There will never be a client nor a server that will implement all XEPs, because that’s not desirable: some fringe/IoT/obsolete cases just have no meaning nor use for most users, though there are some compatibility levels, updated regularly, that all maintained clients and developers target (e g. https://xmpp.org/extensions/xep-0479.html ). Under those circumstances you have a pretty good user experience.
But how about the implementation not working so well in practice and with enormous trade-offs, and the leader being essentially a marketing agency running for funds while covering up those trade-offs or blatantly lying about them?

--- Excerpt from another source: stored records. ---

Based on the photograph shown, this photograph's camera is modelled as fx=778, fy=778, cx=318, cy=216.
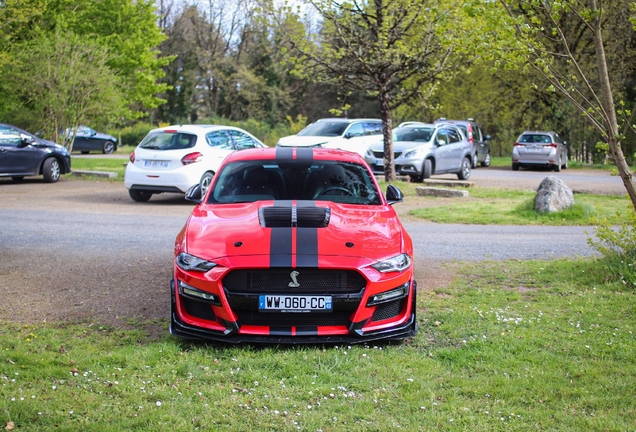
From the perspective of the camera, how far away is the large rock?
48.1ft

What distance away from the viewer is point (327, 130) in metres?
25.1

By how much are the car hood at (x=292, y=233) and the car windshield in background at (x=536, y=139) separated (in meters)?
24.9

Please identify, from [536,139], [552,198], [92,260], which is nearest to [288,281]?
[92,260]

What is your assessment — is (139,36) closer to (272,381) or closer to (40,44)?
(40,44)

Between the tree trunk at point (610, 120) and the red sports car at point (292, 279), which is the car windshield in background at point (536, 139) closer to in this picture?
the tree trunk at point (610, 120)

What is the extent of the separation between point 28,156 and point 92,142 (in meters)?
20.6

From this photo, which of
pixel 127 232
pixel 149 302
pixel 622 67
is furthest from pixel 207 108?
pixel 149 302

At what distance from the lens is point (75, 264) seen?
9.41m

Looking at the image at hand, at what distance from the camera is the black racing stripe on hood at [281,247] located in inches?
225

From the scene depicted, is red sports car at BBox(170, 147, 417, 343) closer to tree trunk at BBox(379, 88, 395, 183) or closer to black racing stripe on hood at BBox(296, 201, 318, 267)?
black racing stripe on hood at BBox(296, 201, 318, 267)

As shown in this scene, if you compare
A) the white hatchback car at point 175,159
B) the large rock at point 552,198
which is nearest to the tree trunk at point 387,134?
the white hatchback car at point 175,159

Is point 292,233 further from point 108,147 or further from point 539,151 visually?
point 108,147

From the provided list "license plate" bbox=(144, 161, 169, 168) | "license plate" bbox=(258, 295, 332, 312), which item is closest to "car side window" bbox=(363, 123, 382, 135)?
"license plate" bbox=(144, 161, 169, 168)

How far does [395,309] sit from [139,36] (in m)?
30.5
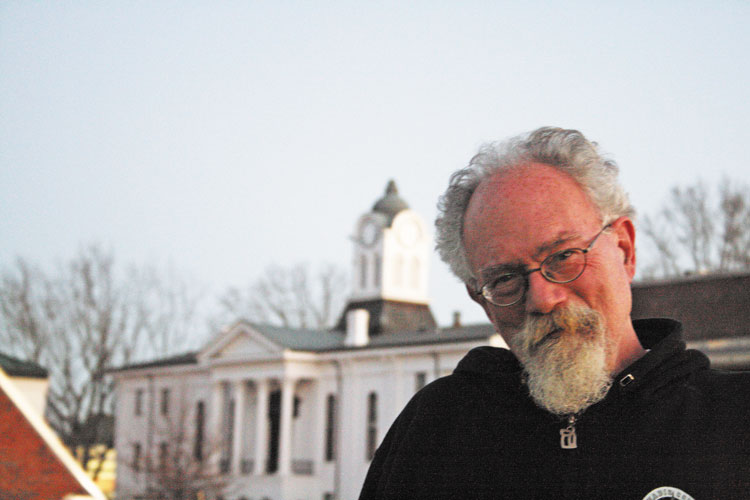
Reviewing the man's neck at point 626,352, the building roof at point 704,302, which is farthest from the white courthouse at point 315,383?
the man's neck at point 626,352

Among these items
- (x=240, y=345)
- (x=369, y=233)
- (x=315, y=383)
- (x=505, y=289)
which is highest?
(x=369, y=233)

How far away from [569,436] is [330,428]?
4212cm

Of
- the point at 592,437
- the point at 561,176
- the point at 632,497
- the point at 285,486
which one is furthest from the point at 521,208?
the point at 285,486

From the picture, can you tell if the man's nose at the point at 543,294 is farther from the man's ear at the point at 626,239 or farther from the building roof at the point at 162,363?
the building roof at the point at 162,363

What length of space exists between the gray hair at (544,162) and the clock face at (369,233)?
4516 cm

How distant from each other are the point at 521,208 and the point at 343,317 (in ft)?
155

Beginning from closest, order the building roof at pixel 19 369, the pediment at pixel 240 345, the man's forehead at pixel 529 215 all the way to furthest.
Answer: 1. the man's forehead at pixel 529 215
2. the building roof at pixel 19 369
3. the pediment at pixel 240 345

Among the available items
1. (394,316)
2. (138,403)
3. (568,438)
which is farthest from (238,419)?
(568,438)

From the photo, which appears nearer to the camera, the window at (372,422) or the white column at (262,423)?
the window at (372,422)

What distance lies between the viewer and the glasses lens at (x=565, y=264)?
231cm

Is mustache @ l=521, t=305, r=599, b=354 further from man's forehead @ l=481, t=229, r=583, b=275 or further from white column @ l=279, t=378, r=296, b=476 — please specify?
white column @ l=279, t=378, r=296, b=476

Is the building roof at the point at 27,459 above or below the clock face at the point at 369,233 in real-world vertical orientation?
below

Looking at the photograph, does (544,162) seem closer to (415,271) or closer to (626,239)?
(626,239)

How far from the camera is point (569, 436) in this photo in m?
2.25
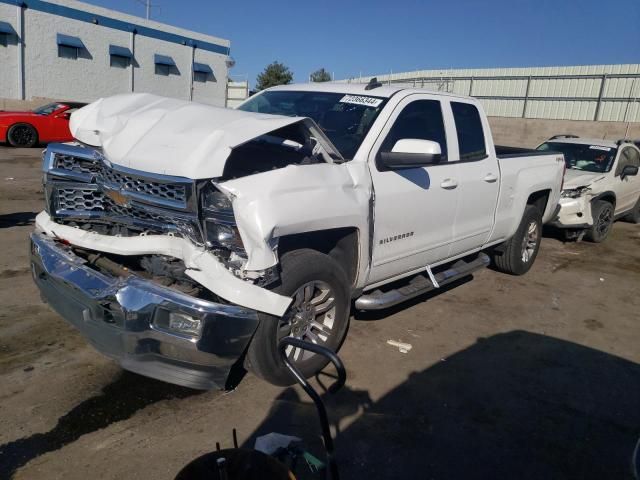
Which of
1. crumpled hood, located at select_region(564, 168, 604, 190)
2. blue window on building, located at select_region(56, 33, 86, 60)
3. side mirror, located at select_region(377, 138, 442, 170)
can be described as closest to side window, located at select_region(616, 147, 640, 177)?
crumpled hood, located at select_region(564, 168, 604, 190)

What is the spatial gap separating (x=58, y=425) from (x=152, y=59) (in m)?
27.7

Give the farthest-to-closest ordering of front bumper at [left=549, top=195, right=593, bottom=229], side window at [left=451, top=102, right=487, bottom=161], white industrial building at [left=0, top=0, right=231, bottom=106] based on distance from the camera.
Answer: white industrial building at [left=0, top=0, right=231, bottom=106] < front bumper at [left=549, top=195, right=593, bottom=229] < side window at [left=451, top=102, right=487, bottom=161]

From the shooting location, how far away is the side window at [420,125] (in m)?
4.09

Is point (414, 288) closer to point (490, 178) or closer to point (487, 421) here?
point (487, 421)

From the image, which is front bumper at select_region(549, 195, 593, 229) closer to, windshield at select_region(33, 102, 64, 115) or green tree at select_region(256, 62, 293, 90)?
windshield at select_region(33, 102, 64, 115)

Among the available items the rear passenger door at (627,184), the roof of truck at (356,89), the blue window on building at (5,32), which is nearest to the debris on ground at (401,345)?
the roof of truck at (356,89)

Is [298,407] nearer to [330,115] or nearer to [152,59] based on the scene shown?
[330,115]

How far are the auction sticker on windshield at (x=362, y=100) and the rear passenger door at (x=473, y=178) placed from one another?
944mm

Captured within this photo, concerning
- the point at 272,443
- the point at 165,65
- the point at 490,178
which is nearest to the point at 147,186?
the point at 272,443

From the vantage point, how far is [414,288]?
444 centimetres

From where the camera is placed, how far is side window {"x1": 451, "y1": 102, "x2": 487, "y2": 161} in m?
4.87

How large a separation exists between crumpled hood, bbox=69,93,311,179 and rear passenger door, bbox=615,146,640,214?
25.5 feet

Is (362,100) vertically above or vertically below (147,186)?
above

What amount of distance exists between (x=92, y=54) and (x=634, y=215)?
2391 centimetres
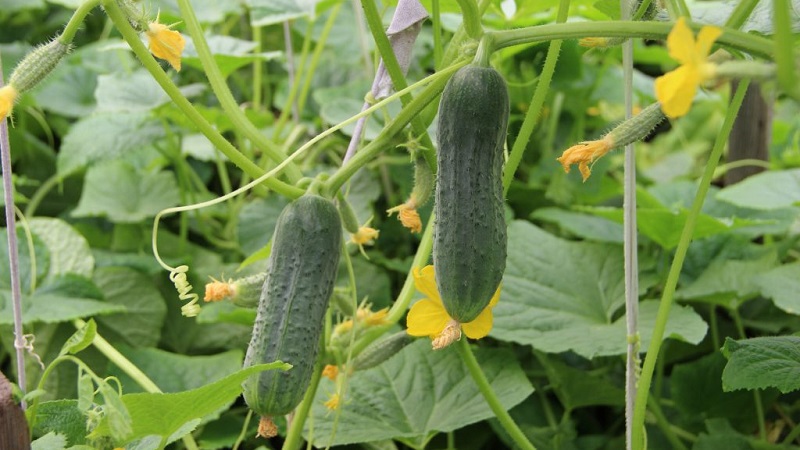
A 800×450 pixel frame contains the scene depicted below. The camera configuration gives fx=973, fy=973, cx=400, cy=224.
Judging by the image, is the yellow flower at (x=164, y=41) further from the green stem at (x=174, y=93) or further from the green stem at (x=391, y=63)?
the green stem at (x=391, y=63)

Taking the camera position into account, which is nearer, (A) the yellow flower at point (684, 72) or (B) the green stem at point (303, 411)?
(A) the yellow flower at point (684, 72)

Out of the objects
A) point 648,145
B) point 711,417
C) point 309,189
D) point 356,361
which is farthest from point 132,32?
point 648,145

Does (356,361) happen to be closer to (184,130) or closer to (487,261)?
(487,261)

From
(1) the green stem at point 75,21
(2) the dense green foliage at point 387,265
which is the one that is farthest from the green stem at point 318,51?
(1) the green stem at point 75,21

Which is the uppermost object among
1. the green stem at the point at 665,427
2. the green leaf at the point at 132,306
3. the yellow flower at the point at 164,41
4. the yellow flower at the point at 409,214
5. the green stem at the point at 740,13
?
the yellow flower at the point at 164,41

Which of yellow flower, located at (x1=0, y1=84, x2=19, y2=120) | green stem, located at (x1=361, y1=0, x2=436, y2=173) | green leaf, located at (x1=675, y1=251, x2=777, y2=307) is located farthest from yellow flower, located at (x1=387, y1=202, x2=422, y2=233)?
green leaf, located at (x1=675, y1=251, x2=777, y2=307)

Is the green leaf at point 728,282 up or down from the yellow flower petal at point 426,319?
down
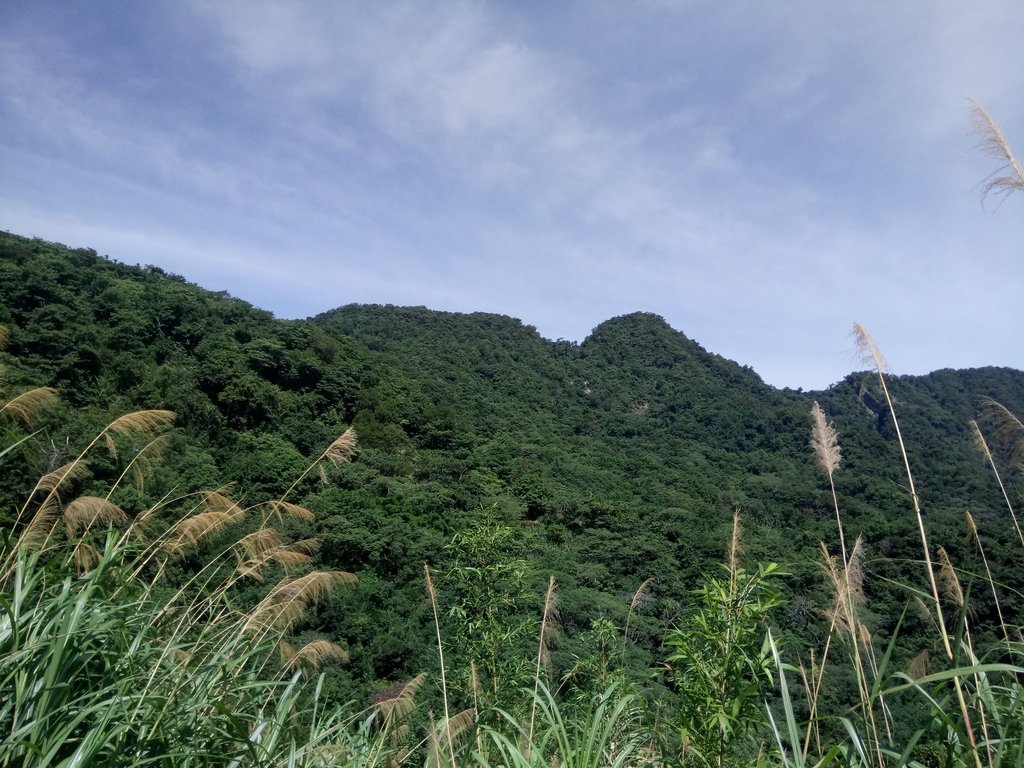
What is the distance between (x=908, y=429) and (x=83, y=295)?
45363 millimetres

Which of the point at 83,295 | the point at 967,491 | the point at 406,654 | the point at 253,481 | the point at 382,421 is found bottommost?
the point at 406,654

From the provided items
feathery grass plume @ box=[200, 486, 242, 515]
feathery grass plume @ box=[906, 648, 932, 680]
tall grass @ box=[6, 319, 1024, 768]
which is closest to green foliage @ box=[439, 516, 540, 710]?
tall grass @ box=[6, 319, 1024, 768]

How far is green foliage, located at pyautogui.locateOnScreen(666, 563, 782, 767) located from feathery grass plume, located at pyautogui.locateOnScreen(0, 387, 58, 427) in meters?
2.82

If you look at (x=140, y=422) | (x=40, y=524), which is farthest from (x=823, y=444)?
(x=40, y=524)

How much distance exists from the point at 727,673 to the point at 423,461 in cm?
2665

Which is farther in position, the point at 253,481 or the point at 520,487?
the point at 520,487

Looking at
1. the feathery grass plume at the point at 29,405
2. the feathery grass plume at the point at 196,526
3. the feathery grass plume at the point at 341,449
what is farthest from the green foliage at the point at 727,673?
the feathery grass plume at the point at 29,405

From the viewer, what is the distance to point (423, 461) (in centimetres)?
2834

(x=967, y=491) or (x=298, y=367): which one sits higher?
(x=967, y=491)

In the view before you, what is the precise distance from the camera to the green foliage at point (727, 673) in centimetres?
212

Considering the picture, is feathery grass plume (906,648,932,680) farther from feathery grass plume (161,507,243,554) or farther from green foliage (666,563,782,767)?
feathery grass plume (161,507,243,554)

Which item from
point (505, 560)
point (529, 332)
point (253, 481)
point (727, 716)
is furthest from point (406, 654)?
point (529, 332)

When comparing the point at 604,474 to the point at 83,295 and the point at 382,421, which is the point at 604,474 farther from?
the point at 83,295

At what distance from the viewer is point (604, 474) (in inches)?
1358
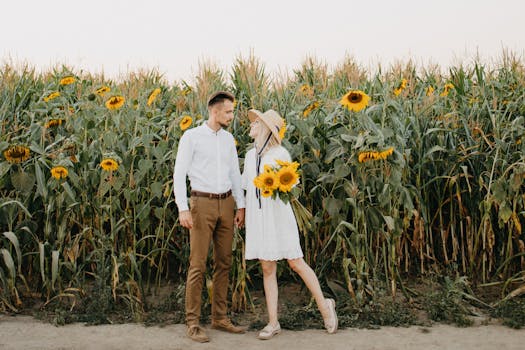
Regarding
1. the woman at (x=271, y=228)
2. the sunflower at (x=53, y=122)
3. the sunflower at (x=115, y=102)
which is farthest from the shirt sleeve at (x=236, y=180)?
the sunflower at (x=53, y=122)

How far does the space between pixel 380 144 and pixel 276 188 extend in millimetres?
892

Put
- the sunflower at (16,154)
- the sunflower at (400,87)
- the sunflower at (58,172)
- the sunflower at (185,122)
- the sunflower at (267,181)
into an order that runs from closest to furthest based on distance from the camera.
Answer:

Beyond the facade of new vector’s products, Matrix is as much fragmented if not more. Why would it be otherwise? Nothing is fundamentally better: there’s a spec and people chasing it. Except that in the case of Matrix, the spec is just there for reference and eventually consistent with what’s in the code of synapse running matrix.org, which is actually what matters (and might be quite different from what your server is doing for a bunch of good and bad reasons). I’ve bumped into more client to server and server to server incompatibilities hosting Matrix for few months than I did over years and years of operating XMPP. Things are just so much more stable and mature there (and slow, and boring, which users and admins alike tend to appreciate for something so central to their lives).
AFAIK, none of that existed 20 years ago and all of that are features that expected of any basic messenger.
GOTO 1
. It’s the best one that we have (in practice) and it’s open source. If leadership ever becomes a real problem, it can be replaced.